The green fluorescent protein (GFP) is a protein composed of 238 amino acids (26.9kDa), which exhibits bright green fluorescence when exposed to blue light.[1][2] Although many other marine organisms have similar green fluorescent proteins, GFP traditionally refers to the protein first isolated from the jellyfish Aequorea victoria. The GFP from A. victoria has a major excitation peak at a wavelength of 395 nm and a minor one at 475 nm. Its emission peak is at 509 nm which is in the lower green portion of the visible spectrum. The GFP from the sea pansy (Renilla reniformis) has a single major excitation peak at 498 nm. In cell and molecular biology, the GFP gene is frequently used as a reporter of expression.[3] In modified forms it has been used to make biosensors, and many animals have been created that express GFP as a proof-of-concept that a gene can be expressed throughout a given organism. The GFP gene can be introduced into organisms and maintained in their genome through breeding, injection with a viral vector, or cell transformation. To date, the GFP gene has been introduced and expressed in many bacteria, yeast and other fungi, fish (such as zebrafish), plant, fly, and mammalian cells, including human. Martin Chalfie, Osamu Shimomura, and Roger Y. Tsien were awarded the 2008 Nobel Prize in chemistry on 10 October 2008 for their discovery and development of the green fluorescent protein.
Contents |
In the 1960s and 1970s GFP, along with the separate luminescent protein aequorin, was first purified from Aequorea victoria and its properties studied by Osamu Shimomura.[4] In A. victoria, GFP fluorescence occurs when aequorin interacts with Ca2+ ions, inducing a blue glow. Some of this luminescent energy is transferred to the GFP, shifting the overall color towards green.[5] However, its utility as a tool for molecular biologists did not begin to be realized until 1992 when Douglas Prasher reported the cloning and nucleotide sequence of wtGFP in Gene.[6] The funding for this project had run out, so Prasher sent cDNA samples to several labs. The lab of Martin Chalfie expressed the coding sequence of wtGFP, with the first few amino acids deleted, in heterologous cells of E. coli and C. elegans, publishing the results in Science in 1994.[7] Frederick Tsuji's lab independently reported the expression of the recombinant protein one month later.[8] Remarkably, the GFP molecule folded and was fluorescent at room temperature, without the need for exogenous cofactors specific to the jellyfish. Although this near-wtGFP was fluorescent, it had several drawbacks, including dual peaked excitation spectra, pH sensitivity, chloride sensitivity, poor fluorescence quantum yield, poor photostability and poor folding at 37°C.

> _Prompt_
According to the GFP text, at what wavelength is the emission peak of the GFP from A. victoria? The data after this point is separate material and has no connection to the GFP text.

> _Data_

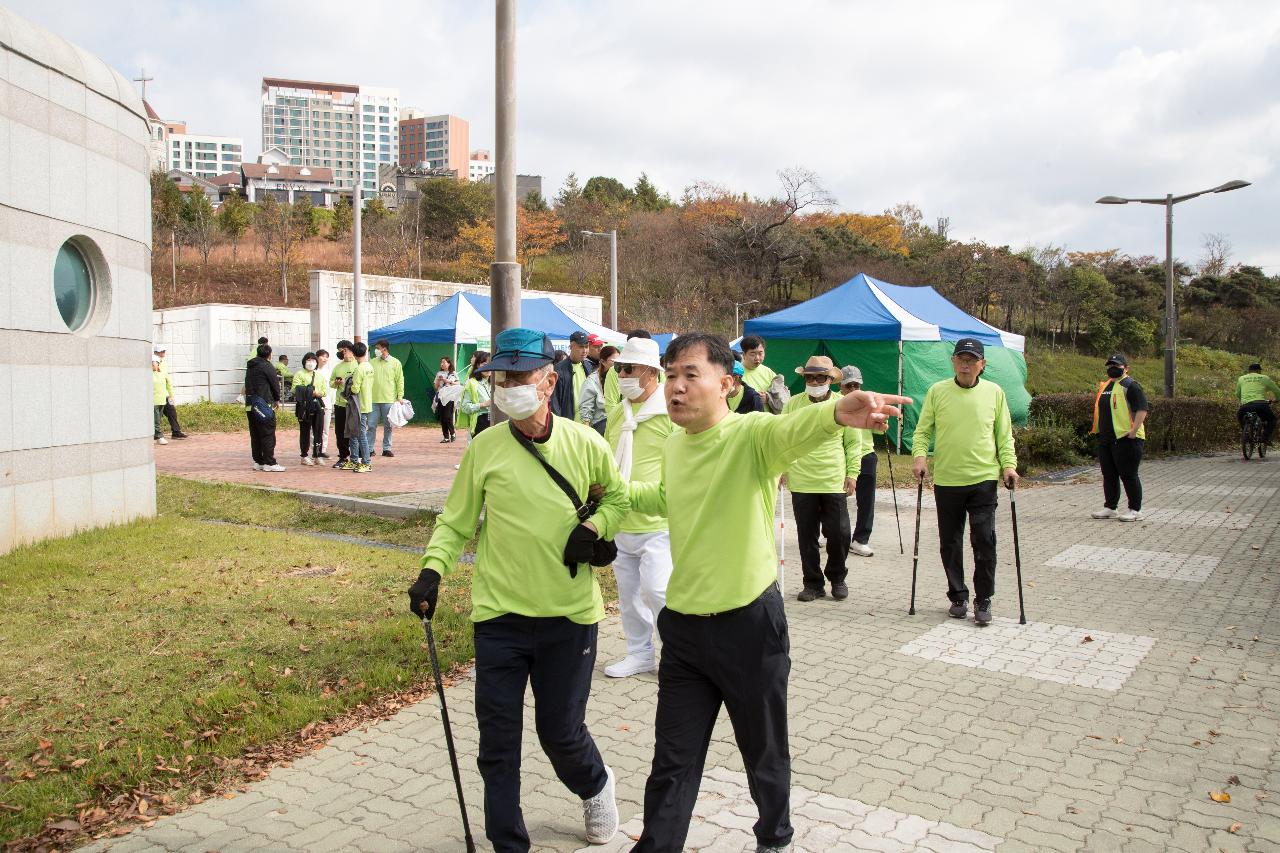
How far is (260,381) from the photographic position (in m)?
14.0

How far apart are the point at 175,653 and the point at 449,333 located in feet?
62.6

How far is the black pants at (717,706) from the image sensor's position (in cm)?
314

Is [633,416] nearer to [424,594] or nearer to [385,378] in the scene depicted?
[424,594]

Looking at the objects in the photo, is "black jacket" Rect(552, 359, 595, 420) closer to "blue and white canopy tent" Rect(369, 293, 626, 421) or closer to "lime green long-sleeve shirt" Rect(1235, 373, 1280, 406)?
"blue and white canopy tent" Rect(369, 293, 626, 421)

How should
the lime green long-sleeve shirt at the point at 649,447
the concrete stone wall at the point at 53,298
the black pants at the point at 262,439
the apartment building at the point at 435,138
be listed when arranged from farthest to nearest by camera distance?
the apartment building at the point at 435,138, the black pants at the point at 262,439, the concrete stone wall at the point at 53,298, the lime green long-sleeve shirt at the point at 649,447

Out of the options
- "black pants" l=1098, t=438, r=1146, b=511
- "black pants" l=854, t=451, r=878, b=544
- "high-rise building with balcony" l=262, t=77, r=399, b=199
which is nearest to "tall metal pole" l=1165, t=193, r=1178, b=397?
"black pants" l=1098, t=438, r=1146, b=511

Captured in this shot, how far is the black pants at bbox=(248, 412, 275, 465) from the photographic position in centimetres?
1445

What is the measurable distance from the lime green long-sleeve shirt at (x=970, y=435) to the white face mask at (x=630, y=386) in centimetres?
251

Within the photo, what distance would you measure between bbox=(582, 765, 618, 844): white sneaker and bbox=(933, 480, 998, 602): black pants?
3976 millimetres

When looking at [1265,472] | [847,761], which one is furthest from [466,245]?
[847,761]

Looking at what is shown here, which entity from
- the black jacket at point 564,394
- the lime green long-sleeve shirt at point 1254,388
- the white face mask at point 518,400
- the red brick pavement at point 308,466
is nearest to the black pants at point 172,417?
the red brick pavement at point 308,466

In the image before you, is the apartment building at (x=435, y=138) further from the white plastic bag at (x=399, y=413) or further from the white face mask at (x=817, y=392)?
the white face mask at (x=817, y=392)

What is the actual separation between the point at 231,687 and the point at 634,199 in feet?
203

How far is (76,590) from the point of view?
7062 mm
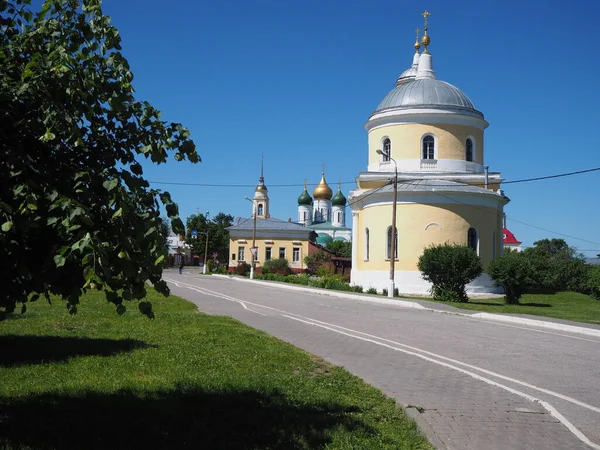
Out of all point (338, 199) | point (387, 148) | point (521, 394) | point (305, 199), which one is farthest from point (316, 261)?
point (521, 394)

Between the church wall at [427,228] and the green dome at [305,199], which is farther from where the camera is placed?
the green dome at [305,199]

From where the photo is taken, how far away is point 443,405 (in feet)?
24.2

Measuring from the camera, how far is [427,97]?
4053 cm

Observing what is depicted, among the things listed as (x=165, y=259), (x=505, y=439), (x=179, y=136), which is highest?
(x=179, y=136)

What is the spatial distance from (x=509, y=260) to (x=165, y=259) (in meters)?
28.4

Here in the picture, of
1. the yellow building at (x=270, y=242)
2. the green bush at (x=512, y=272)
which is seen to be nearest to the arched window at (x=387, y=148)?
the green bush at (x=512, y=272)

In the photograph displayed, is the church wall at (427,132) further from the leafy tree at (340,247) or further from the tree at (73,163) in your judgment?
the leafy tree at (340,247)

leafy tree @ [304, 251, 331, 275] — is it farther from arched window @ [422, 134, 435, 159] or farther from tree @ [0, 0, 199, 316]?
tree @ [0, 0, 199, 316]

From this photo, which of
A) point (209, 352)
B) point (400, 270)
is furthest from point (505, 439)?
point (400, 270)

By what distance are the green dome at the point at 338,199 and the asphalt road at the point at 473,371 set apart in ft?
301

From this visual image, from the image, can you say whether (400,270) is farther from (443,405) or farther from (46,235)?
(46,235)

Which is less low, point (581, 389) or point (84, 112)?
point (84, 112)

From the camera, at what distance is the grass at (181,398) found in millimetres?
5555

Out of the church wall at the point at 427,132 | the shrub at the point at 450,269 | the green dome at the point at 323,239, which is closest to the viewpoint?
...
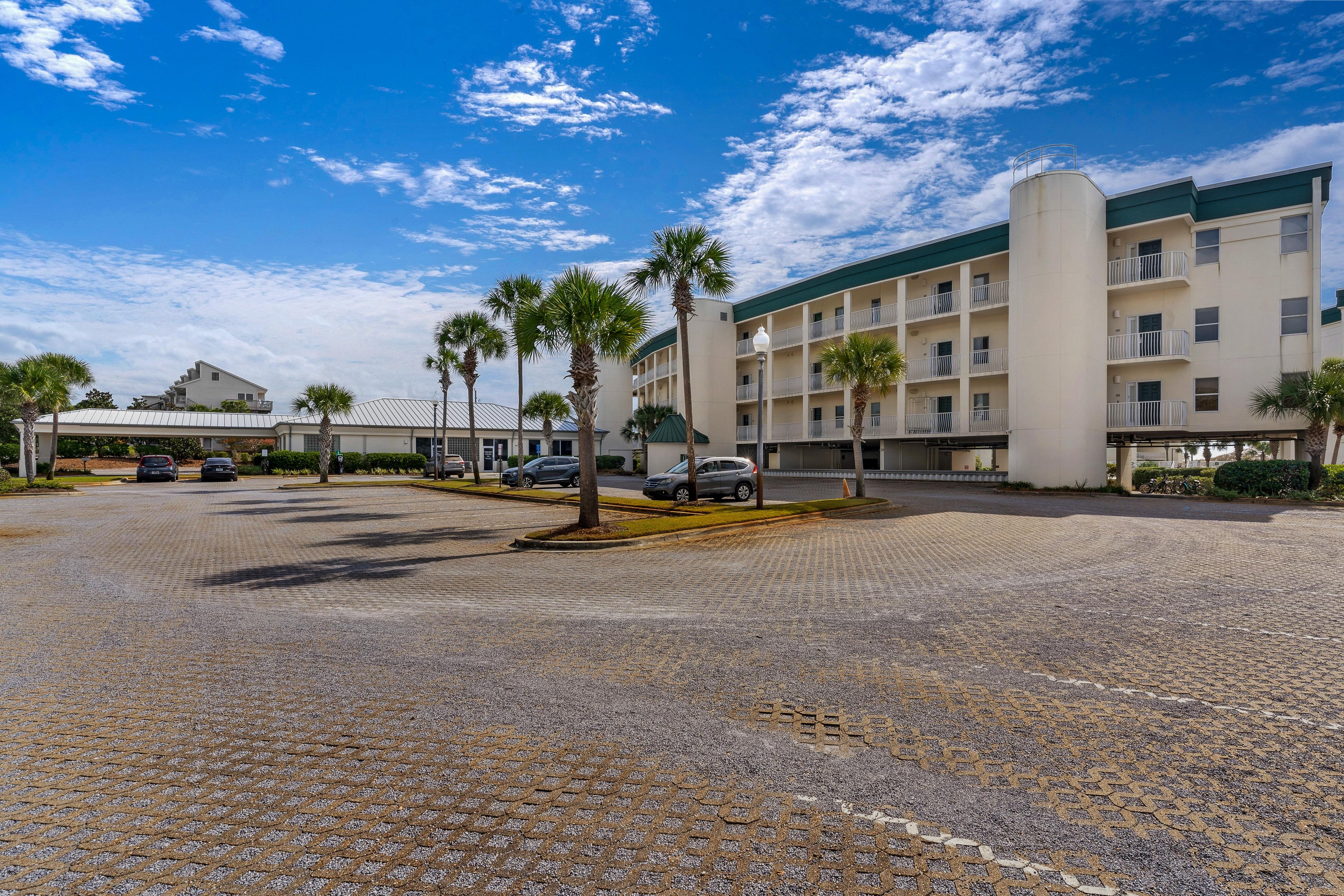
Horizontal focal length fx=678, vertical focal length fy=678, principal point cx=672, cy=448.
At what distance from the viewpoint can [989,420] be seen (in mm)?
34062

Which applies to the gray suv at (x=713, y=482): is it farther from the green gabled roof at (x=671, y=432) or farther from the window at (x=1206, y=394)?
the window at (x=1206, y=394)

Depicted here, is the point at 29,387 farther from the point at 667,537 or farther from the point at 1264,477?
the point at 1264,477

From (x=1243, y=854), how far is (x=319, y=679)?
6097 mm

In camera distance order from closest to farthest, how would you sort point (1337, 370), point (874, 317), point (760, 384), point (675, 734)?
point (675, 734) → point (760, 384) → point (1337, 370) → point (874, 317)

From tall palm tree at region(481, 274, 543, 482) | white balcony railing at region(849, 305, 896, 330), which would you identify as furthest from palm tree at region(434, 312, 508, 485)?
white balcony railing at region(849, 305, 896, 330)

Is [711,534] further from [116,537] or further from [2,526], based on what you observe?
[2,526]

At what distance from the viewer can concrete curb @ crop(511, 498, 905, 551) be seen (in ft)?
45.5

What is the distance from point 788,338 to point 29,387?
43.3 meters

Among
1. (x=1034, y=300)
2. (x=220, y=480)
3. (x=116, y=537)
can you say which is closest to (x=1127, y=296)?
...
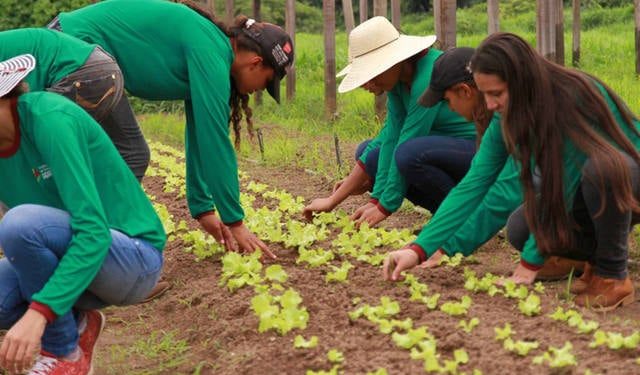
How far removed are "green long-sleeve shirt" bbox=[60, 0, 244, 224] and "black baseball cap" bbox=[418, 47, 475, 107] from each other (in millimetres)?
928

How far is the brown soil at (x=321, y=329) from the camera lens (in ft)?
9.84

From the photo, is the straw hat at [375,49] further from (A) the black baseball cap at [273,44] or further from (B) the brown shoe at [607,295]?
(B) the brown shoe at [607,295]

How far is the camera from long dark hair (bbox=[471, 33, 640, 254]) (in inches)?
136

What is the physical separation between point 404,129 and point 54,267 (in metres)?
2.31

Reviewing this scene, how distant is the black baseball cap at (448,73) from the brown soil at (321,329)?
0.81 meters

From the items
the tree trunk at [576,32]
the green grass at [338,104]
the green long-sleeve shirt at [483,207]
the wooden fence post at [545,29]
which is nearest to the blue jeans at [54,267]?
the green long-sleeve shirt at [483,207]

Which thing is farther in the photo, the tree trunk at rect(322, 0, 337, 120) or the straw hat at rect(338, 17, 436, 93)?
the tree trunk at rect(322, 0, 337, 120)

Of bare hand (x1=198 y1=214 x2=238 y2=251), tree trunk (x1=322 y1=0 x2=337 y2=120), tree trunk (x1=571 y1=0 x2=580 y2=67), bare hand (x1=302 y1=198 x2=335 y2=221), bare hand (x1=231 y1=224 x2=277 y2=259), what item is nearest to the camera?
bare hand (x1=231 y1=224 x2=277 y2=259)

> _Output for this exercise_
509 nm, in the lower green portion of the visible spectrum.